Text von Sannah Wagner
Nathaniel Piven ist 30 Jahre alt und verdient als Autor inzwischen gut genug, um zu behaupten, dass er vom Schreiben leben kann. Sein erster Roman steht kurz vor der Veröffentlichung, er lebt in einem semigentrifizierten Teil Brooklyns, blickt auf zwei ernst zu nehmende Beziehungen und einige Liebschaften zurück und ist im Großen und Ganzen zufrieden mit sich und seiner Welt. Das er gerade keine Beziehung hat, passt gut. Und er wird nicht müde, dass klar zu stellen. Doch als Hannah seinen Weg kreuzt, scheint das schnell vergessen und so darf der Leser teilhaben am Sehnen und Scheitern des Nathaniel P.

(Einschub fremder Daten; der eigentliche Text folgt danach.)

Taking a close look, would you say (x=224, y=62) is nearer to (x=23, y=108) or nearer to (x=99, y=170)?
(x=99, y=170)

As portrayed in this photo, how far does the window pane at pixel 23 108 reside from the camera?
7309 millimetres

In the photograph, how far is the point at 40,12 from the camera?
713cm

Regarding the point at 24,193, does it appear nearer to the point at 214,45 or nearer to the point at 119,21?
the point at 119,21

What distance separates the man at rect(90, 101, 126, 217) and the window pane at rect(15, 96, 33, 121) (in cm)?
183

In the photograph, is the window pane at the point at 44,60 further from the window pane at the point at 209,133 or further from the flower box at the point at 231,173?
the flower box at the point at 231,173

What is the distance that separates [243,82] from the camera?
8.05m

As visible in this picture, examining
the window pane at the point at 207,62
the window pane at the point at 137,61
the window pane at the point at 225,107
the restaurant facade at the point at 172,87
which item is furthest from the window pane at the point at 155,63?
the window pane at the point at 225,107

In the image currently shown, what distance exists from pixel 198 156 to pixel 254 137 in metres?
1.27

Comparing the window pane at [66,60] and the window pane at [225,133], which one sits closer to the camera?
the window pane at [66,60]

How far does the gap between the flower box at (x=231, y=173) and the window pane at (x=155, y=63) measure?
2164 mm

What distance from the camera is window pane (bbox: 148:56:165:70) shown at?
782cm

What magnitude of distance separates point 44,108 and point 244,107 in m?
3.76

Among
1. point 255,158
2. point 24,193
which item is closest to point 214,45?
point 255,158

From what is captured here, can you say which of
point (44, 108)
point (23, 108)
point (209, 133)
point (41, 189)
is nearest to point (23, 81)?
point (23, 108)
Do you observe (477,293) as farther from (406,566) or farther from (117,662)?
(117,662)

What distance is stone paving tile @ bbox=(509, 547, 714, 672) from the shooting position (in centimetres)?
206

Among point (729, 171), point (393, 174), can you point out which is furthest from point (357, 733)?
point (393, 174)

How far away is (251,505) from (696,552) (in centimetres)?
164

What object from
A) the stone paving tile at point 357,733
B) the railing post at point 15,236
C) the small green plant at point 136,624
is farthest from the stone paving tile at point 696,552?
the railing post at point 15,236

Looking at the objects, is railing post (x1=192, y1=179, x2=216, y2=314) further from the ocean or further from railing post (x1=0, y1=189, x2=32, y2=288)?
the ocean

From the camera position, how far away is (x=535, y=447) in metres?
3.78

Seit ich das erste mal von dem Buch hörte, es war wohl im Mai beim Vorschauen sichten, war für mich klar, das Buch muss ich lesen. Die Reaktionen darauf hatten mich neugierig gemacht – die der Frauen ebenso wie die der Männer. Ist Adelle Waldman wirklich eine Männerversteherin? Fühlen sich die Männer erkannt, wenn sie dieses Buch lesen? Und was ist mit den Frauen? Gewinnen sie tiefere Erkenntnisse in Bezug auf die männliche Seele? Wie kommen sie dabei weg?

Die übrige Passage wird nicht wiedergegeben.